Despite all that can be said about the flexible alloy, it is also important to know the essential processes involved in their life cycle from creation to production, and eventually, their end of life and recycling phases. In particular, smelting is one of those processes that most people aren’t too familiar with despite its relative importance in the production of various metal alloys. To help update your knowledge on aluminum smelting specifically, here is what you need to know.
What is smelting
Put simply, smelting is the core process behind the extraction of aluminum and without it, it is near impossible to do so. While aluminum is the third most abundant element in the earth’s crust (accounting for about 1.59% of the planet’s mass) after oxygen and silicon, it is rarely found in its natural form.
Pure aluminum is highly reactive and easily bonds to the elements that can be found near it. The most common elements it bonds with are the previously mentioned oxygen and silicon, forming oxides and silicates (respectively) that usually found bound to rocks in a polymorphic state. Common aluminum-containing minerals include garnet, turquoise, beryl, and cryolite. However, the mineral bauxite is the one that is responsible for its commercial viability and is the mineral involved in smelting. This is because it has high aluminum content and is relatively low in impurities. In terms of yield, it takes about 4 tons of high-quality bauxite to produce 2 tons of alumina, from which 1 ton of aluminum can be made.
The Bayer process
The smelting process, which converts bauxite into pure aluminum, has two distinct steps. The first is called the Bayer process, named after Carl Bayer who developed the process in 1888. This method is used to extract alumina (aluminum oxide) from the bauxite. Bauxite ore is comprised of hydrated aluminum oxides that are mixed with other elements such as iron. The ore is heated in a pressure vessel while caustic soda, a sodium hydroxide solution, is added at a temperature between 150 and 200 degrees Celsius.
This process extracts the aluminum in the ore through dissolution and produces the soluble sodium aluminate while the rest of the compounds in bauxite remain in their solid form. The impurities of the resulting sodium aluminate are filtered through a rotary sand trap or other sifting methods. From there, aluminum hydroxide is precipitated from the sodium aluminate, which is then calcinated to produce alumina.
The Hall-Héroult process
The next major step is called the Hall-Héroult process which is an electrolytic process that was developed by Charles Hall and Paul Héroult in 1886. This process involves the dissolution of the alumina in molten synthetic cryolite, an uncommon mineral that makes the dissolving process easier thanks to its lower melting point and electrical conductivity.
This is where the electrolysis begins, where the liquid aluminum will be deposited at the cathode.
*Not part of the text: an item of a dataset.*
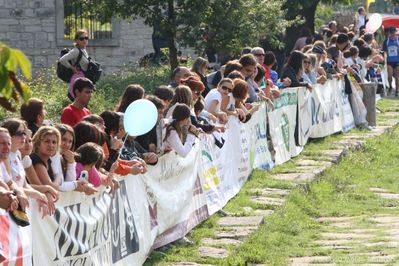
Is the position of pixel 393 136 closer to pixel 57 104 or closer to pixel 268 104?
pixel 268 104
The oxygen from the alumina will combine with the carbon to produce carbon dioxide. Usually, aluminum smelters require a great deal of electricity to execute properly. This is the reason why smelters are built near large power stations. It is also not uncommon to see smelters near ports because alumina is usually imported from other countries.
From there, the molten aluminum can be poured into molds that form the standard factory ingot. At this stage, the aluminum is about 99.8% pure and can now be used to make a wide variety of aluminum alloys or be further refined to produce superpure aluminum (99.99% pure).
Applications of extracted aluminum
Once the extraction process is done, aluminum can be used for a wide variety of applications. The most apparent application is in the construction and manufacturing industry. Just like local stainless steel, products and structures made using a form of aluminum alloy are almost always maintenance free because of its inherent corrosion resistance. Meanwhile, superpure aluminum is used in the electricity/electronics industry as an excellent conductor of electricity.
As you’ve read, it is not that simple to extract aluminum. Thanks to the development of smelting during the late 1800s, the world gets to enjoy the benefits of using aluminum for all the purposes stated above and more. As technology continues to develop, the smelting process at all stages will eventually become more effective and efficient. This will result in cheaper alloys on the market and more innovation with regards to its use.